Conforme a tabela a seguir, que mostra a evolução do PIB pelo lado da demanda trimestre contra trimestre anterior (QoQ) e anualmente (YoY), o que nos chama mais a atenção é o desempenho nulo do consumo das famílias. Durante o 2° trimestre de 2021, o consumo das famílias simplesmente não cresceu nada, quando comparado com o 1° trimestre do mesmo ano. Ter um desempenho destes durante o 1° trimestre foi até esperado, dado que o Congresso Nacional demorou para aprovar a extensão dos auxílios emergências para a população, mas aparentemente a inflação, que afetou muito mais as classes de renda mais baixas, que tem uma propensão marginal a consumir maior, aliado  a um aumento de juros pelo Banco Central (BACEN)  e ainda elevado desemprego, afetaram o desempenho do consumo das famílias.

 

Crescimento econômico pelo lado da demanda - Trimestre a Trimestre (QoQ) e Anual (YoY)

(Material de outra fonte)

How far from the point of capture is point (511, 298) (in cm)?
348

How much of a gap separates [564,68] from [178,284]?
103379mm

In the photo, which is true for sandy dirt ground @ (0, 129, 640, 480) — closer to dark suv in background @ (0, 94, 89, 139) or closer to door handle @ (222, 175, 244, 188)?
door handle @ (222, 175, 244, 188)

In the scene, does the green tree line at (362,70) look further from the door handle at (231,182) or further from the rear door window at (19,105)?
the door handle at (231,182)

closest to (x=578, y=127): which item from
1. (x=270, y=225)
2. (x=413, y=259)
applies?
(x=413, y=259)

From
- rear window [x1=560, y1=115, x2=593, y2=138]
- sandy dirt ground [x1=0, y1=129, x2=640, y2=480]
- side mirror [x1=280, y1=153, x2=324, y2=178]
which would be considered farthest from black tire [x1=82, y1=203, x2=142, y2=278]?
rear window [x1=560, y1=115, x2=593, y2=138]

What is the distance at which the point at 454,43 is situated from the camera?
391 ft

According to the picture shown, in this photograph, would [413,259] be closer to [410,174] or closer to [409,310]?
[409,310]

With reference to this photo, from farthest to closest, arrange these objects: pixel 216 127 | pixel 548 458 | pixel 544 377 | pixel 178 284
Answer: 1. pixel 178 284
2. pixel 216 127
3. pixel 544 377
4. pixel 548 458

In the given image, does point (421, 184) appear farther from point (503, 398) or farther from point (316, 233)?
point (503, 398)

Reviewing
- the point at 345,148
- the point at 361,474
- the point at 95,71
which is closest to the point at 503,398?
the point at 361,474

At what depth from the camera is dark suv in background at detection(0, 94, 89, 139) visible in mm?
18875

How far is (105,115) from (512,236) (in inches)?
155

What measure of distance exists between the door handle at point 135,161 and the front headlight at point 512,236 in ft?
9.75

Crescimento econômico pelo lado da demanda - Trimestre a Trimestre (QoQ) e Anual (YoY)
Fonte: IBGE

Como mostra a figura a seguir, os principais itens ou vilões da inflação até julho responderam por 5.06% da inflação acumulada de 8.99% (IPCA)

 

Alguns vilões da inflação

Alguns vilões da inflação
Fonte: IBGE

Se levarmos em consideração a maior participação na cesta de bens de consumo das famílias C, D e E, a figura a seguir mostra que o aumento da inflação afetou mais fortemente essas classes de renda.

 

Inflação (IPCA) acumulado em 12 meses até JULHO/21

Inflação (IPCA) acumulado em 12 meses até JULHO/21
Fonte: IBGE

Aliado a um desemprego de 12.1% da população economicamente ativa (sem considerar os desalentados), a pandemia tem afetado mais forte as camadas mais pobres da população. Em 12 meses findo em julho de 2021, a renda individual dos 50% mais pobres teve queda 2 vezes maior ou 20.8%.

 

INFLAÇÃO e o DESEMPREGO aumentaram a desigualdade social

INFLAÇÃO e o DESEMPREGO aumentaram a desigualdade social

 

Inflação e desemprego altos, acabam não apenas influenciando a distribuição de renda, mas também diminuindo o rendimento do trabalhador que já caiu quase 4% nos últimos 12 meses, contribuindo para que o consumo durante o trimestre analisado seja impactado negativamente, a despeito de uma nova rodada de auxílio emergencial aprovado pelo Congresso. Segundo o boletim “Salariômetro” da FIPE, nos últimos 12 meses (julho), apenas 37% dos acordos e convenções coletivas conseguiram aumentos acima da inflação.

 

 

Rendimento médio real habitual das pessoas ocupadas - PNADC

 

Rendimento médio real habitual das pessoas ocupadas - PNADC
Fonte: BACEN

Sobre o ponto de vista dos investimentos, ou formação bruta de capital, durante o 2° trimestre do ano, o mesmo recuou 3.6%, em partes devido ao gargalo no fornecimento de insumos, principalmente semicondutores para setores da indústria, como o automobilístico.

 

De qualquer sorte, os dados do 2° trimestre vieram para nos alertar que apesar de o ano fechar com um crescimento aparamente robusto, o ano de 2022 será desafiador com algumas intempéries, tais como eleição polarizada, inflação e juros altos, falta de retidão fiscal, atraso na aprovação de reformas como a administrativa e a tributária. Desafios esses, que no horizonte poderão afetar o crescimento econômico do país, que estimo não mais do que 1.5%.

 

*Roberto Dumas é economista e professor no Insper.